» **Text for analysis**:
12 of 238 comments (clear)

  1. So, he's discovered the FPGA? by seanadams.com · · Score: 4, Insightful

    Don't bother reading TFA, there is no more information there than what's in the summary. Just some additional hand waving about how this enabling technology will magically detect and fix hardware bugs.

    I'm sure the professor has developed _something_, but the article sure doesn't give any clue what it might be. This story is nothing more than an exceptionally poor description of what any FPGA can do.

    1. Re:So, he's discovered the FPGA? by alx5000 · · Score: 5, Insightful

      Imagine for a moment that this guy has invented something new. Imagine, as the last line of the summary suggests, that "If they know that they could fix the problems later on, they could beat the competition to market."

      Sounds like the hardware version of Windows. Every user would be a beta tester. Your phone calls your friends in the middle of the night and makes strange noises? It's ok, we'll fix it soon. Meanwhile remember we were the first to offer scheduled calls for cell phones!

      --
      My 0.02 cents
  2. WTF? by PhxBlue · · Score: 4, Insightful

    So we'd get to have these chips in PCs sooner, and in return, they'd be less reliable? No thanks. One Pentium floating-point problem was bad enough.

    --
    !#@%*)anks for hanging up the phone, dear.
  3. So from a customer viewpoint by JanneM · · Score: 5, Insightful

    So, from a customer viewpoint, what this offers is slower, more expensive hardware that is less tested and buggier than the competitors coming down the pipeline in a month or two?

» **Work task A**:
In the comment thread, what earlier chip problem does PhxBlue bring up?
» **Work task B**:
Copy the comment thread word for word between "So we'd get" and "the phone, dear.", inclusive.
» **Work task C**:
Write the next part of the comment thread about the FPGA story, starting after its last sentence.

» **Data**:
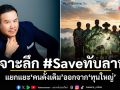 เจาะลึก #Saveทับลาน แยกแยะคนดั้งเดิม ออกจากทุนใหญ่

» **Response box A**:
The Pentium floating-point problem.

» **Response box B**:
So we'd get to have these chips in PCs sooner, and in return, they'd be less reliable? No thanks. One Pentium floating-point problem was bad enough.

    --
    !#@%*)anks for hanging up the phone, dear.

» **Response box C**:
    I suspect I an do without.

    --
    Trust the Computer. The Computer is your friend.
  4. Oh great... by Brandybuck · · Score: 4, Insightful

    "If they know that they could fix the problems later on, they could beat the competition to market."

    Oh great, now we'll have hardware as crappy as software. I guess we'll have to get used to the new QA mantra: "If it solders, ship it!" Sigh.

    --
    Don't blame me, I didn't vote for either of them!
  5. Re:If I'm missing something... by Frank+T.+Lofaro+Jr. · · Score: 3, Insightful

    Nothing.

    And this is the reality NOW.

    Erasing the BIOS, stopping fans, overclocking and overvolting chips can be done TODAY.

    Also, changing the region of a DVD drive until it locks out changes and leaving it on a unwanted region is also doable; another "advantage" of this attack is that it is a felony to repair the hardware thanks to the DMCA giving DRM the force of law.

    Killer POKEs didn't die with the Commodore PET and C64, they just aren't literal POKEs anymore.

    --
    Just because it CAN be done, doesn't mean it should!
  6. Is this guy serious? by megla · · Score: 3, Insightful

    I can't believe I'm even reading this.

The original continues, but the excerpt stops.